Israël… Etat intouchable
par Xavière Jardez
Une certaine communauté internationale a donné, une nouvelle fois, à Israël la latitude de « s’auto-grâcier » d’un crime. Après l’agression, le 31 mai, des bâtiments de la Flottille de la Liberté, l’Etat hébreu va constituer une commission d’enquête interne, avec en son sein deux observateurs internationaux sans pouvoir. Existe-t-il au monde un système juridique qui permette à un accusé d’enquêter sur ses propres crimes, surtout s’agissant de crimes qualifiés de crimes de guerre ?
Mais reprenons, brièvement, les principales séquences de l’agression israélienne sur le Mavi Marmara et la mort de 9 civils turcs, car, dès l’annonce de l’assaut, la machine de propagande israélienne a clamé, comme toujours, avoir assuré sa sécurité, sa légitime défense, son droit à faire respecter le blocus de Gaza… Témoignage d’un rescapé : « A deux heures du matin, les organisateurs m’ont dit avoir dérouté le navire loin, dans les eaux internationales car ils ne voulaient pas de confrontation avec les militaires israéliens ; à 4 heures du matin, les soldats israéliens ont attaqué le bateau sans avoir été provoqués. Gaz lacrymogènes, grenades ont été lancés, des balles en caoutchouc ont été tirées; des douzaines de canots gonflables chargés de 15 à 20 soldats masqués, armés jusqu’aux dents ont entouré le Mavi Marmara. Deux hélicoptères tournaient autour du vaisseau. Les commandos ont complété le tir, faisant usage de balles réelles avant même que les soldats n’abordent le navire. Un soldat armé d’une arme automatique et d’un pistolet fut désarmé par les passagers. Ils n’ont pas fait usage de son arme mais l’ont jetée par-dessus bord… A 8 heures environ, les soldats israéliens ont envahi les cabines des passagers où ils passèrent les menottes à tous … On m’a fait descendre à Ashdod où on m’a demandé de signer un ordre de déportation qui déclarait que j’avais pénétré en Israël illégalement… J’ai dit à l’officier que ... en fait, j’avais été kidnappé dans les eaux internationales et amené en Israël contre ma volonté. Mon passeport m’a été enlevé (et ne m’a pas été rendu) » (1).
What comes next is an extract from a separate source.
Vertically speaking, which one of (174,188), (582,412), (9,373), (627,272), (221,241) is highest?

La sécurité d’Israël était-elle en jeu ? Y avait-il un danger terroriste venant de cette flottille composée de six bateaux civils, avec à leur bord quelque 600 personnes de seize nationalités, battant pavillon de pays avec lesquels Israël n’est pas en guerre ou est allié, à savoir la Turquie, la Grèce et les Etats-Unis ? La Turquie est-elle une enclave terroriste ? La réponse est non, d’autant qu’Israël connaissait parfaitement le contenu du cargo de plusieurs milliers de tonnes de marchandises, le statut des personnes embarquées dont deux personnalités, l’écrivain suédois Hennin Mankel et le prix Nobel de la Paix, Mairead Corrigan Maguire, ainsi que l’objectif de l’opération : briser le blocus illégal de la bande de Gaza et apporter une assistance à un peuple de 1 500 000 personnes confronté à une crise humanitaire sans précédent.
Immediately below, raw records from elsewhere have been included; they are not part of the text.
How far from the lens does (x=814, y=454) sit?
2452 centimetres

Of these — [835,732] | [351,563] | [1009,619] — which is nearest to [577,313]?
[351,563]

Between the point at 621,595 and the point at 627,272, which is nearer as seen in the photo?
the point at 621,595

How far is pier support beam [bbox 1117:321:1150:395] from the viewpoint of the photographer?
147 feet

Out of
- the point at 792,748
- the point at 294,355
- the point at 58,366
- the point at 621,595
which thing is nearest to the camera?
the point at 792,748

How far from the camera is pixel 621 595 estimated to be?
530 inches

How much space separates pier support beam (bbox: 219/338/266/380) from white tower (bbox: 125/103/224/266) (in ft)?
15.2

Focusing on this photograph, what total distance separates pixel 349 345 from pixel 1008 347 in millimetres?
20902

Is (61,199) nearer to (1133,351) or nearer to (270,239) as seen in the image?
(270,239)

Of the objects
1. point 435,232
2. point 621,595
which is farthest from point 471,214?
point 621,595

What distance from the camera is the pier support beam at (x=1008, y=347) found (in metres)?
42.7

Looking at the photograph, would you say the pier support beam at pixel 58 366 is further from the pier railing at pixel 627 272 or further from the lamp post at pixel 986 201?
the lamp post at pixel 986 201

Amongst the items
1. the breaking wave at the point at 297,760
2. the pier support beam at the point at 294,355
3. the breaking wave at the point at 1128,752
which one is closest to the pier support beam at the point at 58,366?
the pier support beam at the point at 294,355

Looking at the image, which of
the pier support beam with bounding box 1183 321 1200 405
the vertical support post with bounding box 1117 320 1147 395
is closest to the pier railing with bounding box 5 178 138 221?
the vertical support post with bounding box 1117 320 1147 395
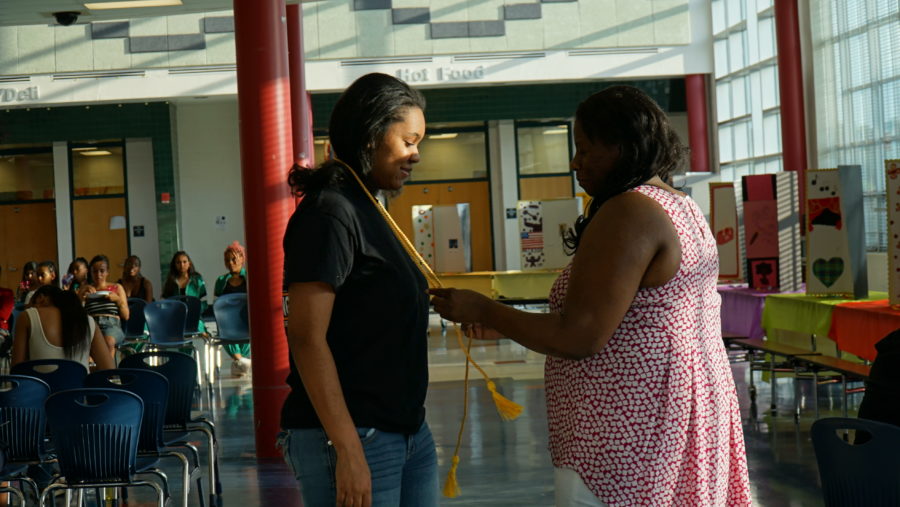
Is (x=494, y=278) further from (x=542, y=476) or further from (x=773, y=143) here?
(x=542, y=476)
Violations des textes internationaux
C’est ainsi que le Manuel de San Remo (2) sur le droit applicable aux conflits armés sur mer exempte d’attaque « les navires engagés dans des missions humanitaires, y compris les navires transportant des fournitures indispensables à la survie des populations civiles et les navires engagés dans des actions d’assistance et des opérations de sauvetage ».
Si Israël avait eu le moindre doute sur les activités de la flottille - agression ou piraterie - il devait, en vertu de la Convention des Nations unies sur le Droit de la Mer de 1982, qui dans son art. 88 pose le principe de la liberté de navigations dans les eaux internationales, contacter les Etats du pavillon pour exiger le repli du bâtiment ou détourner le bâtiment une fois dans les eaux territoriales et, après avoir vérifié que les biens étaient effectivement de nature humanitaire, en faciliter, en tant que puissance occupante, le transit vers Gaza.
Tout comme, en septembre 2000, devant le désastre humain de l’embargo imposé à l’Irak, depuis 1991, la Jordanie et une première campagne française « Un avion pour Bagdad » avaient passé outre à l’interdiction et débarqué des chargements d’aide humanitaire, médicaments et biens de première nécessité. Avaient suivi la Russie, la Chine, l’Egypte et d’autres pays arabes. Les Américains et les Britanniques qui surveillaient l’espace aérien irakien avaient – ils tiré sur les avions ? Les avaient-ils saisi et emprisonné les militants à leur bord ?
Peu importe, par ailleurs, l’état des relations entre le Hamas ou toute autre organisation palestinienne et Israël, le blocus de Gaza et l’interprétation que l’Etat juif en donne. Le seul fait que l’attaque ait eu lieu dans les eaux internationales est en lui-même un acte de guerre à l’égard de l’Etat du pavillon des navires. De nombreux traités internationaux – la Charte des Procès de Nuremberg, la Convention de la Haye de 1907 sur l’exercice du droit de saisie en mer - sont pertinents pour juger Israël pour crimes contre la paix et crimes contre l’humanité.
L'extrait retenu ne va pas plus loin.